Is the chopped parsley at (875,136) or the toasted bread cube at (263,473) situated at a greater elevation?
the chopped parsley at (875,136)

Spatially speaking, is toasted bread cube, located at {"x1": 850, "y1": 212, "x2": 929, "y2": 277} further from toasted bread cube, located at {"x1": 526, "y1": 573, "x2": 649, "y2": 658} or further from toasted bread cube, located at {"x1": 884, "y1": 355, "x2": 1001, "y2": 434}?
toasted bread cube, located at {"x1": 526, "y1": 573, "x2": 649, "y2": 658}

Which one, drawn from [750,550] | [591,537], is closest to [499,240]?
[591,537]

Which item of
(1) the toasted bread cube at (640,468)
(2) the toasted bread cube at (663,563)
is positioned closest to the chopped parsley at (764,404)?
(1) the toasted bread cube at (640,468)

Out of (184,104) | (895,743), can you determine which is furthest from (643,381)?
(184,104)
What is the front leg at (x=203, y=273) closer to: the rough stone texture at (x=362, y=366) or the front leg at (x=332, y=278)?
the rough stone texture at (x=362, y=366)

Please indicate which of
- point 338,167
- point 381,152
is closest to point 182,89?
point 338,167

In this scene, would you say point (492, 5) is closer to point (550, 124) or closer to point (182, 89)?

--

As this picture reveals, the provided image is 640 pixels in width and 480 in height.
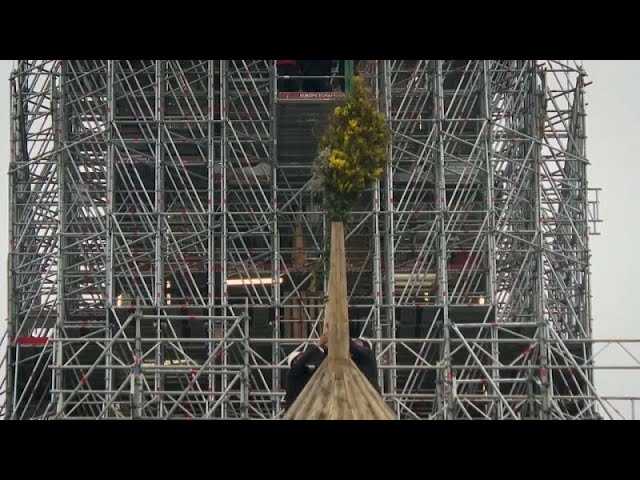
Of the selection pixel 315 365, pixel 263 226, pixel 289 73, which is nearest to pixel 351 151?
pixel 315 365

[WHAT IS REQUIRED]: Copy the rows starting at the line that contains "Please indicate which of" and ending at the line that contains "In this scene, would", and nothing else. Leave every number in the requests unchanged, but multiply each coordinate in the answers by 0.45 and round it to a whole number, with halves rounded up.

[FULL ANSWER]:
Please indicate which of
- point 338,167
- point 381,152
is closest to point 182,89?
point 152,75

In this scene, would you say point (492, 5) is closer to point (550, 124) or closer to point (182, 89)?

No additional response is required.